NASADEM is hosted on Azure in both NetCDF and cloud-optimized GeoTIFF (COG) formats; this notebook demonstrates access to the COG-formatted data via the Planetary Computer STAC API.
This dataset is documented on the Planetary Computer data catalog.
from datashader.transfer_functions import shade, stack
from datashader.colors import Elevation
from xrspatial import hillshade
import pystac_client
import planetary_computer
import rioxarray
The datasets hosted by the Planetary Computer are available from Azure Blob Storage. We'll use pystac-client to search the Planetary Computer's STAC API for the subset of the data that we care about, and then we'll load the data directly from Azure Blob Storage. We'll specify a modifier
so that we can access the data stored in the Planetary Computer's private Blob Storage Containers. See Reading from the STAC API and Using tokens for data access for more.

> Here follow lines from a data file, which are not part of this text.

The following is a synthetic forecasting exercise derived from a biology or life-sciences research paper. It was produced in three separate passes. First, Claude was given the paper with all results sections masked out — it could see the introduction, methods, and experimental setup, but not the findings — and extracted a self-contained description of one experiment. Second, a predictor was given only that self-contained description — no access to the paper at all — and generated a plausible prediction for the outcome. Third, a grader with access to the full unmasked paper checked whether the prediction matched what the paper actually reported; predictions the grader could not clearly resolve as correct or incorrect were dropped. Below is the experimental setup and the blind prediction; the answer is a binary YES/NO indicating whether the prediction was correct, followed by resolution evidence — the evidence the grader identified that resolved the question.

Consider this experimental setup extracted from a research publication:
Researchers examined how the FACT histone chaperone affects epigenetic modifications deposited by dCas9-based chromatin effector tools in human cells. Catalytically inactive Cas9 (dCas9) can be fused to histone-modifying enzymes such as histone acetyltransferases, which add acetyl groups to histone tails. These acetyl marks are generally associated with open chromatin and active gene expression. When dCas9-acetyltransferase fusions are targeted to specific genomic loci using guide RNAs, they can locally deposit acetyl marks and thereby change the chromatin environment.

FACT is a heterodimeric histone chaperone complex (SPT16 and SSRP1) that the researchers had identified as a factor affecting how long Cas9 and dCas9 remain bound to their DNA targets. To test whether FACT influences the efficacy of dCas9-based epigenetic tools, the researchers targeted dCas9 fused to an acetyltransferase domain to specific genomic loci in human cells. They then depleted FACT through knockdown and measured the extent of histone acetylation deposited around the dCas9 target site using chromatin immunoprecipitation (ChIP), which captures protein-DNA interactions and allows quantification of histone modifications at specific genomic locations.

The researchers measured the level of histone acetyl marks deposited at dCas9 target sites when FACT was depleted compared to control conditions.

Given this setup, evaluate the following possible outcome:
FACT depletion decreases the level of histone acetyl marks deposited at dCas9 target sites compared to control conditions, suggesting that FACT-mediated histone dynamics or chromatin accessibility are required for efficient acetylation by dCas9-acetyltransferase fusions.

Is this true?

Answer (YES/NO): NO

catalog = pystac_client.Client.open(
"https://planetarycomputer.microsoft.com/api/stac/v1",
modifier=planetary_computer.sign_inplace,
)
NASADEM data on the Planetary Computer is available globally. We can define a few well known points of interest to find the corresponding DEM data.
# Interesting places for looking at SRTM data
everest = [86.9250, 27.9881]
seattle = [-122.332, 47.6062]
grand_canyon = [-112.107676, 36.101690]
mount_fuji = [138.7274, 35.3606]
mont_blanc = [6.865000, 45.832778]
areas_of_interest = {"type": "Point", "coordinates": everest}
Execute a STAC API query for our selected point.
search = catalog.search(collections=["nasadem"], intersects=areas_of_interest)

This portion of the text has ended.